### TASK PROMPT
Extract all data as written.

#####

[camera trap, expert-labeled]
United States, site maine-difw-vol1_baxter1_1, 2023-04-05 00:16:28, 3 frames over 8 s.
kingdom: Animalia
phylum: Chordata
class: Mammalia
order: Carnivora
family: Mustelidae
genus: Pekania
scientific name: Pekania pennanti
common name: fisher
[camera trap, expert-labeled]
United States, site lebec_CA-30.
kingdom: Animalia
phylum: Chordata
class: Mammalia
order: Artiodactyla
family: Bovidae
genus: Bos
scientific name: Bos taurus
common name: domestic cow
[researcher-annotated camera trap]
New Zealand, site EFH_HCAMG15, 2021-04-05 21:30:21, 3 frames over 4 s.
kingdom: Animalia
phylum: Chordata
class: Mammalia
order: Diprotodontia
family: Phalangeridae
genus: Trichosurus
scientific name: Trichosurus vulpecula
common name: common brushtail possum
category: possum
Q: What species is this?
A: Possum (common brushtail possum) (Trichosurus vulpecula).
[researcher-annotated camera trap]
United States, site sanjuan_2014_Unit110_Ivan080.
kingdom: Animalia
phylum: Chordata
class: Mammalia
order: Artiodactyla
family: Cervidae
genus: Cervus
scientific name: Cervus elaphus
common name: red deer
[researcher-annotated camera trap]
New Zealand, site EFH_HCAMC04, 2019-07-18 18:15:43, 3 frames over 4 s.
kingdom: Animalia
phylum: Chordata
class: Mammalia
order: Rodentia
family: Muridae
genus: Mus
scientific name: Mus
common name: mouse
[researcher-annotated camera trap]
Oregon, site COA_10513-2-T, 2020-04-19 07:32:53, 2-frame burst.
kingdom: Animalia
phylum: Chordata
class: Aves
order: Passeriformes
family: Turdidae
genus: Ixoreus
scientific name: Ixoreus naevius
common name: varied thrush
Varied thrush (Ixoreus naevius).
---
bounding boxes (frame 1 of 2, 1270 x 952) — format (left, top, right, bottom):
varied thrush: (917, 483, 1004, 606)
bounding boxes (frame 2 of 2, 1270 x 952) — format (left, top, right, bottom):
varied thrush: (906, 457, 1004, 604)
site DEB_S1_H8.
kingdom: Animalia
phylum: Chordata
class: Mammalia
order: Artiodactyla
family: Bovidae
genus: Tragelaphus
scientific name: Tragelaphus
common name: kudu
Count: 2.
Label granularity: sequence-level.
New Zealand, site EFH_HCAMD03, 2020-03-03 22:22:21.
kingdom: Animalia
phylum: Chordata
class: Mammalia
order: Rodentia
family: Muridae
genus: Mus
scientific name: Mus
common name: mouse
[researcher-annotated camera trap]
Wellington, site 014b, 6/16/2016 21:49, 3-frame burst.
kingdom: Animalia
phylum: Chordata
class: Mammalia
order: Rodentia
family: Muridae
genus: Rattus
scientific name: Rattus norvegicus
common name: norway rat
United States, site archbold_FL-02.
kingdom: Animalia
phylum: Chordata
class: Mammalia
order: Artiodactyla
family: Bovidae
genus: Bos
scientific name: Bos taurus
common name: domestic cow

#####

### SOLVED EXERCISE
[camera trap, expert-labeled]
United States, site maine-difw-vol1_baxter1_1, 2023-04-05 00:16:28, 3 frames over 8 s.
kingdom: Animalia
phylum: Chordata
class: Mammalia
order: Carnivora
family: Mustelidae
genus: Pekania
scientific name: Pekania pennanti
common name: fisher
[camera trap, expert-labeled]
United States, site lebec_CA-30.
kingdom: Animalia
phylum: Chordata
class: Mammalia
order: Artiodactyla
family: Bovidae
genus: Bos
scientific name: Bos taurus
common name: domestic cow
[researcher-annotated camera trap]
New Zealand, site EFH_HCAMG15, 2021-04-05 21:30:21, 3 frames over 4 s.
kingdom: Animalia
phylum: Chordata
class: Mammalia
order: Diprotodontia
family: Phalangeridae
genus: Trichosurus
scientific name: Trichosurus vulpecula
common name: common brushtail possum
category: possum
Q: What species is this?
A: Possum (common brushtail possum) (Trichosurus vulpecula).
[researcher-annotated camera trap]
United States, site sanjuan_2014_Unit110_Ivan080.
kingdom: Animalia
phylum: Chordata
class: Mammalia
order: Artiodactyla
family: Cervidae
genus: Cervus
scientific name: Cervus elaphus
common name: red deer
[researcher-annotated camera trap]
New Zealand, site EFH_HCAMC04, 2019-07-18 18:15:43, 3 frames over 4 s.
kingdom: Animalia
phylum: Chordata
class: Mammalia
order: Rodentia
family: Muridae
genus: Mus
scientific name: Mus
common name: mouse
[researcher-annotated camera trap]
Oregon, site COA_10513-2-T, 2020-04-19 07:32:53, 2-frame burst.
kingdom: Animalia
phylum: Chordata
class: Aves
order: Passeriformes
family: Turdidae
genus: Ixoreus
scientific name: Ixoreus naevius
common name: varied thrush
Varied thrush (Ixoreus naevius).
---
bounding boxes (frame 1 of 2, 1270 x 952) — format (left, top, right, bottom):
varied thrush: (917, 483, 1004, 606)
bounding boxes (frame 2 of 2, 1270 x 952) — format (left, top, right, bottom):
varied thrush: (906, 457, 1004, 604)
site DEB_S1_H8.
kingdom: Animalia
phylum: Chordata
class: Mammalia
order: Artiodactyla
family: Bovidae
genus: Tragelaphus
scientific name: Tragelaphus
common name: kudu
Count: 2.
Label granularity: sequence-level.
New Zealand, site EFH_HCAMD03, 2020-03-03 22:22:21.
kingdom: Animalia
phylum: Chordata
class: Mammalia
order: Rodentia
family: Muridae
genus: Mus
scientific name: Mus
common name: mouse
[researcher-annotated camera trap]
Wellington, site 014b, 6/16/2016 21:49, 3-frame burst.
kingdom: Animalia
phylum: Chordata
class: Mammalia
order: Rodentia
family: Muridae
genus: Rattus
scientific name: Rattus norvegicus
common name: norway rat
United States, site archbold_FL-02.
kingdom: Animalia
phylum: Chordata
class: Mammalia
order: Artiodactyla
family: Bovidae
genus: Bos
scientific name: Bos taurus
common name: domestic cow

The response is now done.